German steelmakers blame most of their troubles on outsiders: recession in the industrialized world, and now in Germany itself; subsidies propping up inefficient steel producers in Italy and Spain; restricted markets in the United States; and cheap East European steel triggering a drop in West European steel prices.

"The situation has never been more dramatic," said Krupp chairman Gerhard Cromme in a Der Spiegel interview last month. "The European steel industry is being affected by an unprecedented quantity and price retreat."

Last month, EC industry ministers and the European Commission agreed that 30 million tons of crude steel and 20 million tons of rolled steel must be cut from EC production in order to reduce overcapacity. They could not agree, however, on which countries should do the scaling back.

Fingers were pointed at Italy and Spain, but also at east Germany's inefficient steel industry - or what's left of it. Since reunification, employment there has plunged.

For social and political reasons Bonn feels compelled to assist in modernizing the remains of east German steel. Now it's west Germany's turn to cut back, though that is nothing new to the industry.

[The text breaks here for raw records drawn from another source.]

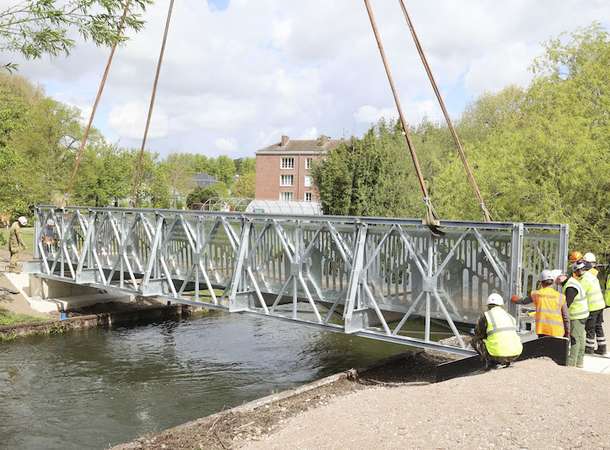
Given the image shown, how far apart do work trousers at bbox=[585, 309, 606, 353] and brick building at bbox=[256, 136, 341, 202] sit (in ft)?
195

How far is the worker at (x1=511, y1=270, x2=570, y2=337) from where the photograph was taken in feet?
30.5

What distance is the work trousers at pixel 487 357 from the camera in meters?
9.21

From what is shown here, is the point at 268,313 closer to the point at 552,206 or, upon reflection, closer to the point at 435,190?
the point at 552,206

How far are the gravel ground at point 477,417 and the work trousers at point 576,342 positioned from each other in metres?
0.83

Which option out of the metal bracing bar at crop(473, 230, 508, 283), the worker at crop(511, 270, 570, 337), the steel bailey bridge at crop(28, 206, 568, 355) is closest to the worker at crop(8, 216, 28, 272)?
the steel bailey bridge at crop(28, 206, 568, 355)

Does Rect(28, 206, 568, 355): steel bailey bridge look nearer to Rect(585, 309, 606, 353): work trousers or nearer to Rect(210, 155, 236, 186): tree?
Rect(585, 309, 606, 353): work trousers

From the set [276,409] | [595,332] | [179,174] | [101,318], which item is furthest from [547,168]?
[179,174]

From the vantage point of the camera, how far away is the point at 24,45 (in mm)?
12695

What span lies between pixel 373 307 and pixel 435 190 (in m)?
15.7

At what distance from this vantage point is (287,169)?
72938 millimetres

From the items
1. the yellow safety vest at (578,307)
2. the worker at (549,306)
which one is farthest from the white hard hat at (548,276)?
the yellow safety vest at (578,307)

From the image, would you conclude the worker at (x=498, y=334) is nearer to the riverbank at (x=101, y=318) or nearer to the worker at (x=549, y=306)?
the worker at (x=549, y=306)

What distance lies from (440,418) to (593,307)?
5232 millimetres

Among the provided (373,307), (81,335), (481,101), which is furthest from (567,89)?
(481,101)
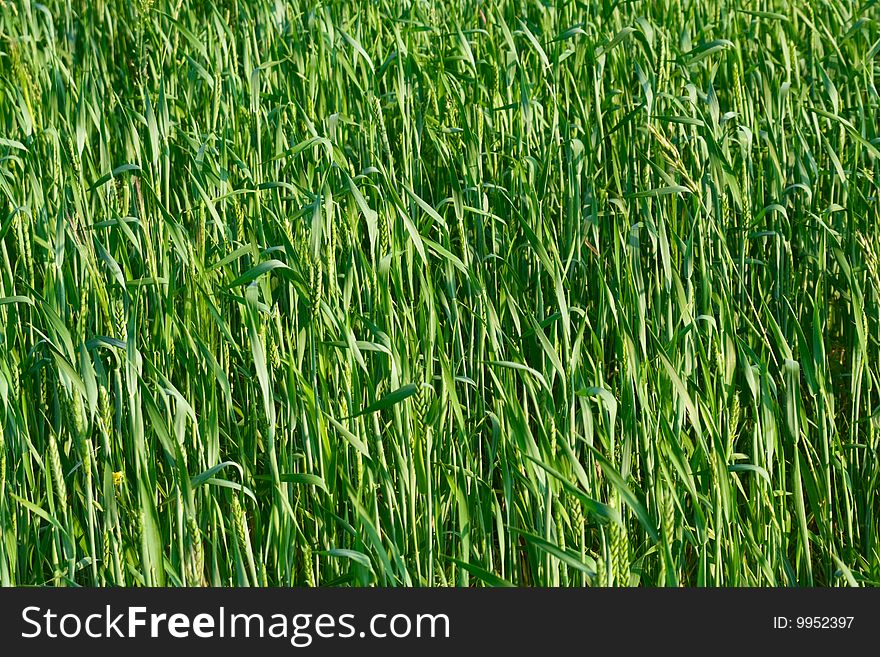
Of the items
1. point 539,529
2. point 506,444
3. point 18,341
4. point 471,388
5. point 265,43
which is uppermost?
point 265,43

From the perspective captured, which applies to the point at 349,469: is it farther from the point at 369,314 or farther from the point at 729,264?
the point at 729,264

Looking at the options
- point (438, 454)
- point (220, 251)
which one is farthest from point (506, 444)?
point (220, 251)

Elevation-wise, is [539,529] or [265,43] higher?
[265,43]

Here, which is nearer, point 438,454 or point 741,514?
point 438,454

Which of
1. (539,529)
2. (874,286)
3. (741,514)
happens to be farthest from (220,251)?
(874,286)

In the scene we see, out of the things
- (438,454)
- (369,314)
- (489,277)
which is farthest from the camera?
(489,277)

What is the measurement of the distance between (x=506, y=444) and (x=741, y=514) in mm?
508

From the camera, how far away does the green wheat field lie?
1.45 metres

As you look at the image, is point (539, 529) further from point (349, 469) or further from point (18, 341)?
point (18, 341)

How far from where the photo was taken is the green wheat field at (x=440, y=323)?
1452 millimetres

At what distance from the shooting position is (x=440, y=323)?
68.7 inches

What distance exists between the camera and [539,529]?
1.49 meters

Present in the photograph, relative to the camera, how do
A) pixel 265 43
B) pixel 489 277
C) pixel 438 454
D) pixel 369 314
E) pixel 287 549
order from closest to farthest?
1. pixel 287 549
2. pixel 438 454
3. pixel 369 314
4. pixel 489 277
5. pixel 265 43

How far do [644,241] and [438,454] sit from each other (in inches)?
29.6
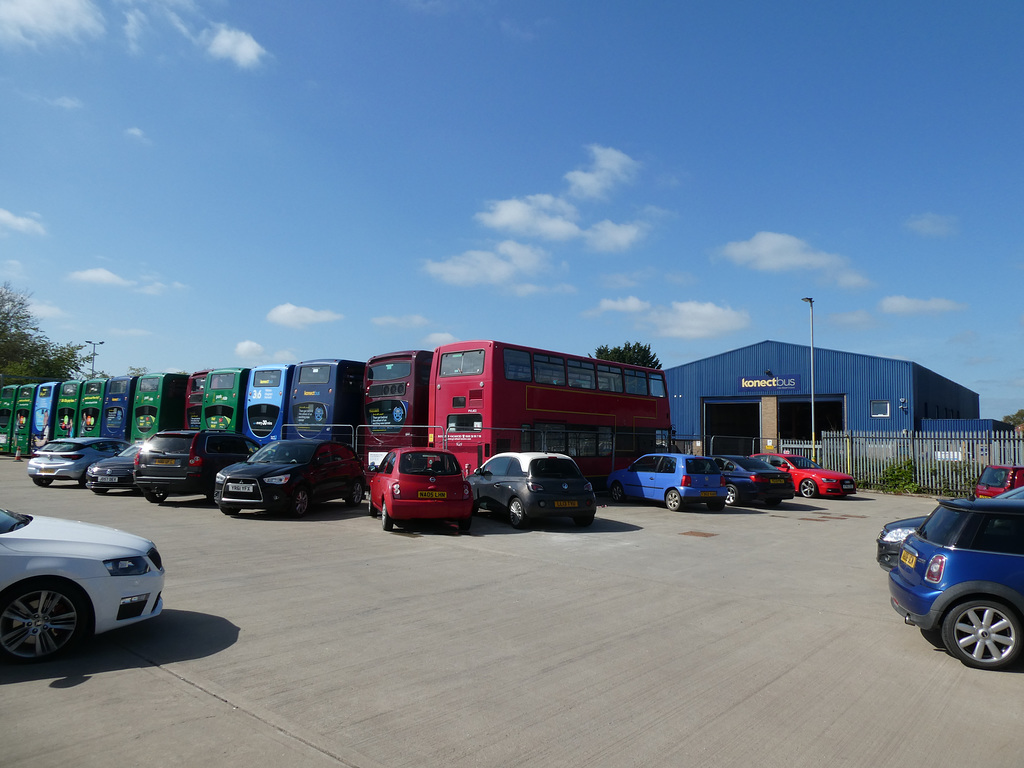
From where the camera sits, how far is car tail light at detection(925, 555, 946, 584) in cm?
599

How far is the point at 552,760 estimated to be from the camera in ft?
13.0

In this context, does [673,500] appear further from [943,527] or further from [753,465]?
[943,527]

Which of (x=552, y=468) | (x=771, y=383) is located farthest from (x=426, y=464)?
(x=771, y=383)

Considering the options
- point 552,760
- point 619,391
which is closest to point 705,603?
point 552,760

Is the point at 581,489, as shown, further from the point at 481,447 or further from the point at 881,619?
the point at 881,619

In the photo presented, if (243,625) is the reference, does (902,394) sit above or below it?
above

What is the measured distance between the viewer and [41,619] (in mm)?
5312

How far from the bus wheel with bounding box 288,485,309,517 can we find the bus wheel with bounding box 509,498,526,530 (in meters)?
4.53

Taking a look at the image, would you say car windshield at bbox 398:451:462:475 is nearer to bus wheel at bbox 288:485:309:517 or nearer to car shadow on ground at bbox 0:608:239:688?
bus wheel at bbox 288:485:309:517

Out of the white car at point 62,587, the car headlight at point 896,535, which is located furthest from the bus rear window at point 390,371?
→ the white car at point 62,587

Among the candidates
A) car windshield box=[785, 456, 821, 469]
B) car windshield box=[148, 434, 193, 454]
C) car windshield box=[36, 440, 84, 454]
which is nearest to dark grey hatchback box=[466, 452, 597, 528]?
car windshield box=[148, 434, 193, 454]

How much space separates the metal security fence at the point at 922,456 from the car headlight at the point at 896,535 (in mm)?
17876

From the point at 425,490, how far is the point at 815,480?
1661 cm

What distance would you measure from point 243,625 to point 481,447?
506 inches
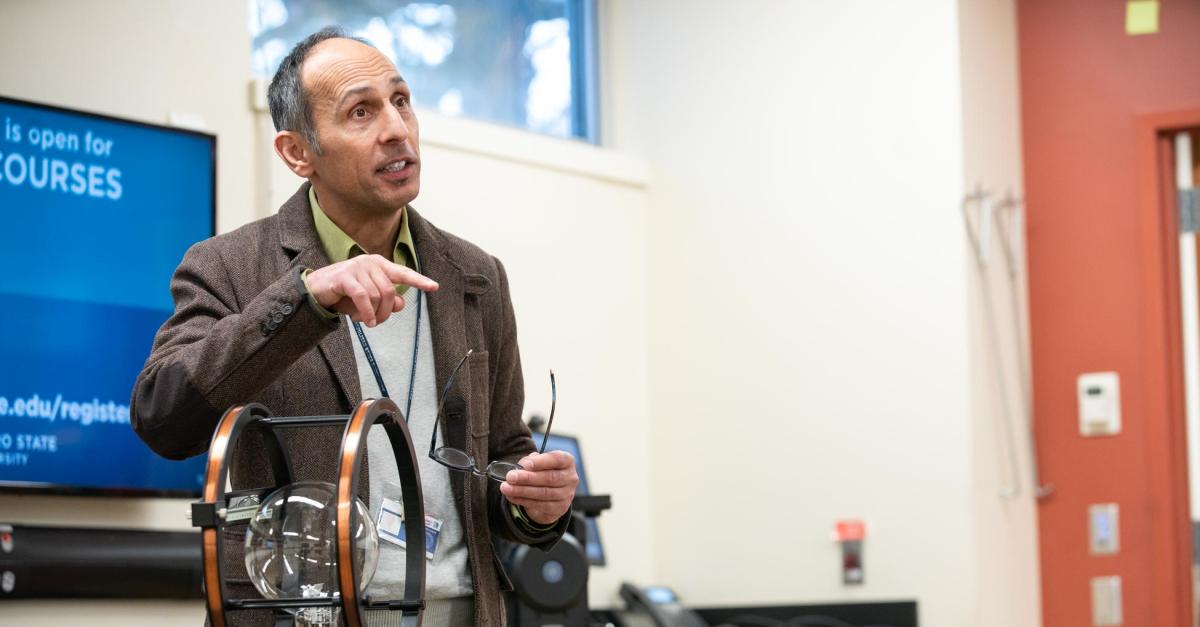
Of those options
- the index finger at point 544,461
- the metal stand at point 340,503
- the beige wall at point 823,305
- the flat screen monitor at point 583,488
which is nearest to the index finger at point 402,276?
the metal stand at point 340,503

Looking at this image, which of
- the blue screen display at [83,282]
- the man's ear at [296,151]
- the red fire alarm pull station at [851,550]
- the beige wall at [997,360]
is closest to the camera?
the man's ear at [296,151]

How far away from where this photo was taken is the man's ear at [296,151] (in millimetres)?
1715

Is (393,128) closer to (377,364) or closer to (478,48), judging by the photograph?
(377,364)

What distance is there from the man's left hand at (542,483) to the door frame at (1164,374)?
3.42 m

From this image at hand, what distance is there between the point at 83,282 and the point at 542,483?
7.43 feet

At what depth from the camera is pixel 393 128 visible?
1.65m

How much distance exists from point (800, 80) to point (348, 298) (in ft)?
12.0

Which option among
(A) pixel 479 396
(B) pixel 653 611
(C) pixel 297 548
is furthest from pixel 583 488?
(C) pixel 297 548

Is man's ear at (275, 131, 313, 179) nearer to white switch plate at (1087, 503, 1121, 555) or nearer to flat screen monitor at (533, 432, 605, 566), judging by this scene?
flat screen monitor at (533, 432, 605, 566)

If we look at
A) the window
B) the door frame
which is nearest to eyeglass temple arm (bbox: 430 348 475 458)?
the window

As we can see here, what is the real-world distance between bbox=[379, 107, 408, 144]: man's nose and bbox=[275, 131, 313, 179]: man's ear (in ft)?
0.35

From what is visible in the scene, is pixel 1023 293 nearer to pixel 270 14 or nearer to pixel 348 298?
pixel 270 14

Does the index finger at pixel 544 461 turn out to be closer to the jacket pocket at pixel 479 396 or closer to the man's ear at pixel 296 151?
the jacket pocket at pixel 479 396

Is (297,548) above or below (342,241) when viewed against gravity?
below
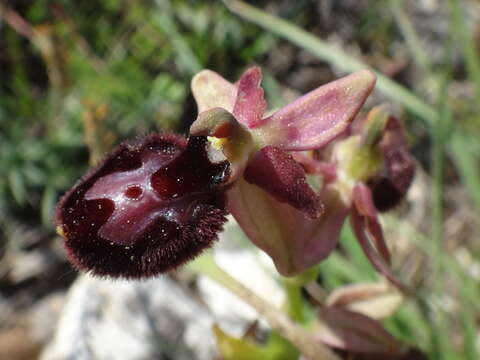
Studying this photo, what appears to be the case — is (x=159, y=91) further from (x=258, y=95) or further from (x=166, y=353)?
(x=258, y=95)

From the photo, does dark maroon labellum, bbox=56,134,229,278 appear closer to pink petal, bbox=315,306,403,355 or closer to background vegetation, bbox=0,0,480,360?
pink petal, bbox=315,306,403,355

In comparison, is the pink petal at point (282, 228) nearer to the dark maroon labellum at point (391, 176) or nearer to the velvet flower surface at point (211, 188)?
the velvet flower surface at point (211, 188)

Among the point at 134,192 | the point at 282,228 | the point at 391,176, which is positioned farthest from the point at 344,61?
the point at 134,192

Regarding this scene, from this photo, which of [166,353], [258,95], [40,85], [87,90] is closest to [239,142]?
[258,95]

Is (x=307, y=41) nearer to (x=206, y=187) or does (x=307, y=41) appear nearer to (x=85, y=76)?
(x=206, y=187)

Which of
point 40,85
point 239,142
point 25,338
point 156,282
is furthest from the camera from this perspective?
point 40,85

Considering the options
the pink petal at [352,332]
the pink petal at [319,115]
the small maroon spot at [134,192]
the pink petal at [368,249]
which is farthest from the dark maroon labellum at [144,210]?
the pink petal at [352,332]
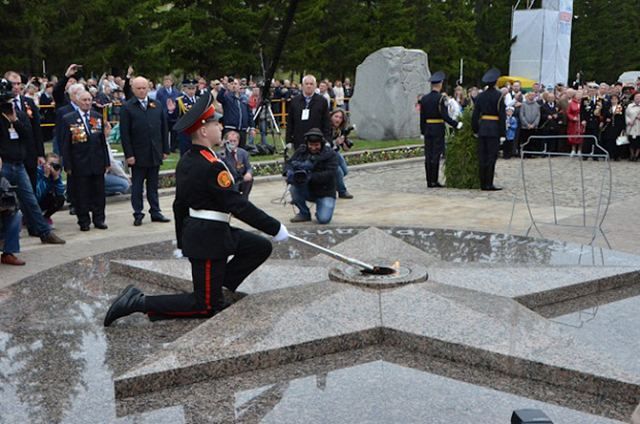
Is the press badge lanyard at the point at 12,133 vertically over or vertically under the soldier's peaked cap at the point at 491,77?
under

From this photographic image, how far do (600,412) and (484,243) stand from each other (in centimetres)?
406

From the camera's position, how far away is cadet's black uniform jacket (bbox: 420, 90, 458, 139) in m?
12.6

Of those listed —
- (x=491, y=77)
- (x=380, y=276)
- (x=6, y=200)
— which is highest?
(x=491, y=77)

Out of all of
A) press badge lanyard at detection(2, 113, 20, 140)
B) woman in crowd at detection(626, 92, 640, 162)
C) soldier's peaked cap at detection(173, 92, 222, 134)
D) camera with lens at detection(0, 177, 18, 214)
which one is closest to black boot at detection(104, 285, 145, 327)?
soldier's peaked cap at detection(173, 92, 222, 134)

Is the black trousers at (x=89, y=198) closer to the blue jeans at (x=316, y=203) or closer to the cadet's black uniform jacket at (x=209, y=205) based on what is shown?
the blue jeans at (x=316, y=203)

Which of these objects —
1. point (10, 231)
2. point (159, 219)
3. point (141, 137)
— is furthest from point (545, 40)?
point (10, 231)

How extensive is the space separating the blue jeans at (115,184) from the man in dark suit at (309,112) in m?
2.78

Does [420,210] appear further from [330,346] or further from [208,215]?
[330,346]

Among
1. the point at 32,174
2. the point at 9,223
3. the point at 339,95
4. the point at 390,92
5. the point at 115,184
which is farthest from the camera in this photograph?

Steel companies, aiming at efficiency, have been trimming jobs for more than a decade.

They are also moving away from the production of raw steel toward high-quality and finished steel products that directly supply the auto industry. They have consolidated (Krupp bought Hoesch AG in 1991) and diversified.

Yet these measures are of small comfort to the 2,000 workers in Rheinhausen who will probably lose their jobs. "One day we're working overtime, the next we're told we're going to have to close. It's schizophrenic," Mr. Schuh says.

Why all the fuss in Rheinhausen? Raimund Wollnik asks. Mr. Wollnik, director of the Duisburg unemployment office, says that "quantitatively speaking, [Rheinhausen's] 2,000 is not much. That's how many people register here every month!"